--- Your goal ---
Skip the pictures and repeat each line of the data exactly.

** BEGIN **

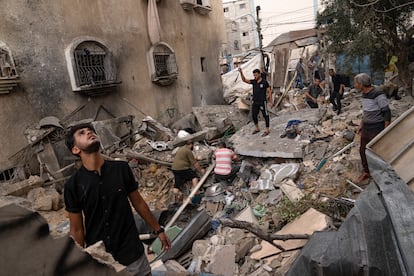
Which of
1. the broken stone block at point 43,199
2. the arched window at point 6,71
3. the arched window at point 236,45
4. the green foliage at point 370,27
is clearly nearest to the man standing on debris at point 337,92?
the green foliage at point 370,27

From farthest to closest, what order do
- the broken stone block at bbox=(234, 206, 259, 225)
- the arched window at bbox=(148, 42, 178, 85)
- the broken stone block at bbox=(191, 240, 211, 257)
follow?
the arched window at bbox=(148, 42, 178, 85) < the broken stone block at bbox=(234, 206, 259, 225) < the broken stone block at bbox=(191, 240, 211, 257)

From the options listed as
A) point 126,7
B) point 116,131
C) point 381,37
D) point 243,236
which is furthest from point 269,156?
point 126,7

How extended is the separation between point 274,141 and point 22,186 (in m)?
5.47

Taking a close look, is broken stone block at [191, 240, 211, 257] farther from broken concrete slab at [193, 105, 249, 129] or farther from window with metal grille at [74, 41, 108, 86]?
broken concrete slab at [193, 105, 249, 129]

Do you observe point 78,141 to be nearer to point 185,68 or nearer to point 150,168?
point 150,168

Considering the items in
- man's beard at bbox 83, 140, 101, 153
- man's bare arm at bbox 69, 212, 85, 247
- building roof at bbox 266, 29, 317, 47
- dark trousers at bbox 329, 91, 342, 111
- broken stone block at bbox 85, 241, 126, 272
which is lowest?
dark trousers at bbox 329, 91, 342, 111

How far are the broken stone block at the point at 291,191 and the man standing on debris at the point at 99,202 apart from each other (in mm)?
3484

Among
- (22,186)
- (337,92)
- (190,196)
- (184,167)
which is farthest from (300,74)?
(22,186)

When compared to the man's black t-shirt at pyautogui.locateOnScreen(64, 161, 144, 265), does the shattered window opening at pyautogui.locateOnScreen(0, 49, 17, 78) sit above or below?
above

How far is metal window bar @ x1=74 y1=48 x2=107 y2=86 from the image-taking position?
7656mm

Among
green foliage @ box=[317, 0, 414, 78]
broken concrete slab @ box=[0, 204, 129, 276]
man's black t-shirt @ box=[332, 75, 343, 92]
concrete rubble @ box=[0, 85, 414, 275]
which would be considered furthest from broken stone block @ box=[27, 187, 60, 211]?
green foliage @ box=[317, 0, 414, 78]

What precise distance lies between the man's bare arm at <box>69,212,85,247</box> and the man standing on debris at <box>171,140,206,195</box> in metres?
4.48

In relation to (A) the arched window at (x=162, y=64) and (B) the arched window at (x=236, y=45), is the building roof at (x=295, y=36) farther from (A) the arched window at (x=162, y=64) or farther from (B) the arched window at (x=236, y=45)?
(B) the arched window at (x=236, y=45)

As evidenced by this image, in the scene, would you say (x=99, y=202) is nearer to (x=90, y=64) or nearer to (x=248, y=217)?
(x=248, y=217)
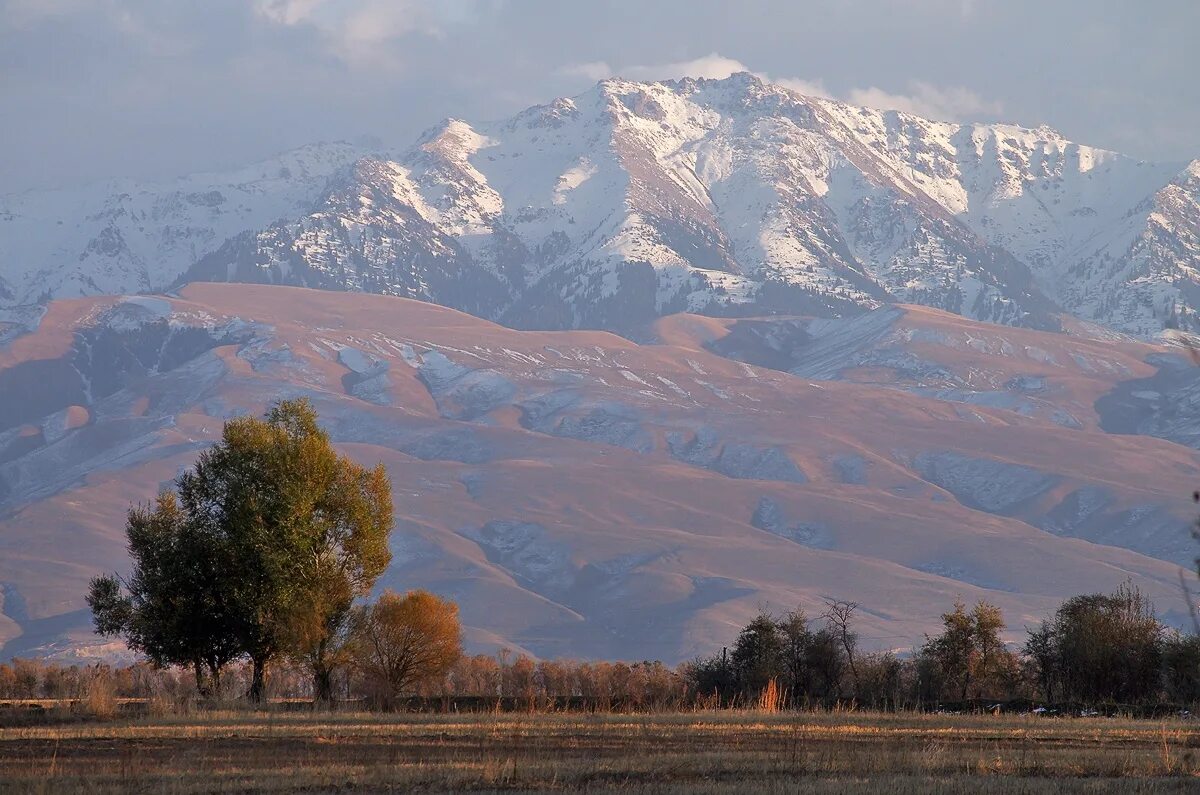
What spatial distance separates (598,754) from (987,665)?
117 ft

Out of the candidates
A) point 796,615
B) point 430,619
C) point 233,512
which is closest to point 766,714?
point 430,619

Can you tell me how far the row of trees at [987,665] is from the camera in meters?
52.7

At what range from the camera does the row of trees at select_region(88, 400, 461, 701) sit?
44.3 meters

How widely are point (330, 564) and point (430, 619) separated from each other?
3.62 metres

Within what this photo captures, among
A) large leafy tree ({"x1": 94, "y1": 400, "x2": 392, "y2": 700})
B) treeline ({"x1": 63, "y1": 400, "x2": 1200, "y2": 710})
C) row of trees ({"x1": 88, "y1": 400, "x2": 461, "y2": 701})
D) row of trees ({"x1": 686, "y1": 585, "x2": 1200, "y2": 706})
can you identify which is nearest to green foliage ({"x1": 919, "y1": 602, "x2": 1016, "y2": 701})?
row of trees ({"x1": 686, "y1": 585, "x2": 1200, "y2": 706})

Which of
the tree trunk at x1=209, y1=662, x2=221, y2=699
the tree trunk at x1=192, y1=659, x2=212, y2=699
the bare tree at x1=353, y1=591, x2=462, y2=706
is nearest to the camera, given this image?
the tree trunk at x1=192, y1=659, x2=212, y2=699

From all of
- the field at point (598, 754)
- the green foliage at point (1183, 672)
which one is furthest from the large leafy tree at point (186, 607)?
the green foliage at point (1183, 672)

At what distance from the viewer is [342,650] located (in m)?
45.3

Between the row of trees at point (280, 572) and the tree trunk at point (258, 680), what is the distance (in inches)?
2.0

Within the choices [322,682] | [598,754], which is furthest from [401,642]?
[598,754]

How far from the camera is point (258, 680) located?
148 ft

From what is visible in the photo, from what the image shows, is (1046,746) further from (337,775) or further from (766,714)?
(337,775)

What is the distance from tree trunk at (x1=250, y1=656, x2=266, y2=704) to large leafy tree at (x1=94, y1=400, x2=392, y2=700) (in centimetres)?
4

** END **

--- Answer ---
Which of
1. the broken stone block at point 43,199
2. the arched window at point 6,71
3. the arched window at point 236,45
4. the green foliage at point 370,27
is clearly nearest to the man standing on debris at point 337,92?
the green foliage at point 370,27

From farthest to closest, what order do
- the broken stone block at bbox=(234, 206, 259, 225)
- the arched window at bbox=(148, 42, 178, 85)
- the broken stone block at bbox=(191, 240, 211, 257)
follow?
the arched window at bbox=(148, 42, 178, 85) < the broken stone block at bbox=(234, 206, 259, 225) < the broken stone block at bbox=(191, 240, 211, 257)

From the options listed as
A) point 126,7
B) point 116,131
C) point 381,37
D) point 243,236
which is furthest from point 269,156?
point 126,7

How extended is the separation between point 274,141 and point 22,186 (in m)?
5.47

Taking a close look, is broken stone block at [191, 240, 211, 257] farther from broken concrete slab at [193, 105, 249, 129] or farther from window with metal grille at [74, 41, 108, 86]?
broken concrete slab at [193, 105, 249, 129]

Do you observe point 78,141 to be nearer to point 185,68 or nearer to point 150,168?
point 150,168

Considering the items in
- man's beard at bbox 83, 140, 101, 153
- man's bare arm at bbox 69, 212, 85, 247
- building roof at bbox 266, 29, 317, 47
- dark trousers at bbox 329, 91, 342, 111
- broken stone block at bbox 85, 241, 126, 272
which is lowest?
dark trousers at bbox 329, 91, 342, 111

How far are the broken stone block at the point at 291,191 and the man standing on debris at the point at 99,202 apart from each other (in mm)?
3484

Among
- (22,186)
- (337,92)
- (190,196)
- (184,167)
which is farthest from (300,74)?
(22,186)

When compared to the man's black t-shirt at pyautogui.locateOnScreen(64, 161, 144, 265), does the shattered window opening at pyautogui.locateOnScreen(0, 49, 17, 78) sit above or below?
above

How far is metal window bar @ x1=74 y1=48 x2=107 y2=86 from the image-taking position?
7656mm

Among
green foliage @ box=[317, 0, 414, 78]
broken concrete slab @ box=[0, 204, 129, 276]
man's black t-shirt @ box=[332, 75, 343, 92]
concrete rubble @ box=[0, 85, 414, 275]
which would be considered furthest from broken stone block @ box=[27, 187, 60, 211]?
green foliage @ box=[317, 0, 414, 78]

What precise distance lies between the man's bare arm at <box>69,212,85,247</box> and the man standing on debris at <box>171,140,206,195</box> in metres?
4.48

In relation to (A) the arched window at (x=162, y=64) and (B) the arched window at (x=236, y=45), is the building roof at (x=295, y=36) farther from (A) the arched window at (x=162, y=64) or farther from (B) the arched window at (x=236, y=45)?
(B) the arched window at (x=236, y=45)

As evidenced by this image, in the scene, would you say (x=99, y=202) is nearer to (x=90, y=64) or nearer to (x=248, y=217)?
(x=248, y=217)
What spatial distance separates (598,754) from (987,665)?
117 ft

Out of the candidates
A) point 796,615
B) point 430,619
C) point 233,512
which is closest to point 766,714?
point 430,619

Can you tell me how far the row of trees at [987,665] is from the camera in meters?
52.7

At what range from the camera does the row of trees at select_region(88, 400, 461, 701) sit?
44.3 meters

How widely are point (330, 564) and point (430, 619) separated from each other?
3.62 metres

Within what this photo captures, among
A) large leafy tree ({"x1": 94, "y1": 400, "x2": 392, "y2": 700})
B) treeline ({"x1": 63, "y1": 400, "x2": 1200, "y2": 710})
C) row of trees ({"x1": 88, "y1": 400, "x2": 461, "y2": 701})
D) row of trees ({"x1": 686, "y1": 585, "x2": 1200, "y2": 706})
can you identify which is nearest to green foliage ({"x1": 919, "y1": 602, "x2": 1016, "y2": 701})?
row of trees ({"x1": 686, "y1": 585, "x2": 1200, "y2": 706})

Which of
the tree trunk at x1=209, y1=662, x2=221, y2=699
the tree trunk at x1=192, y1=659, x2=212, y2=699
the bare tree at x1=353, y1=591, x2=462, y2=706
is nearest to the camera, given this image?
the tree trunk at x1=192, y1=659, x2=212, y2=699

From all of
- the field at point (598, 754)
- the green foliage at point (1183, 672)
which one is furthest from the large leafy tree at point (186, 607)?
the green foliage at point (1183, 672)

At what distance from the viewer is [342,650] located (in m)?
45.3

Between the row of trees at point (280, 572) and the tree trunk at point (258, 680), what is the distance (in inches)?
2.0

Within the choices [322,682] | [598,754], which is furthest from [401,642]?
[598,754]

How far from the camera is point (258, 680) located?
148 ft

From what is visible in the photo, from what the image shows, is (1046,746) further from (337,775) or further from (766,714)?
(337,775)

What is the distance from tree trunk at (x1=250, y1=656, x2=266, y2=704) to large leafy tree at (x1=94, y1=400, x2=392, y2=700) (in centimetres)?
4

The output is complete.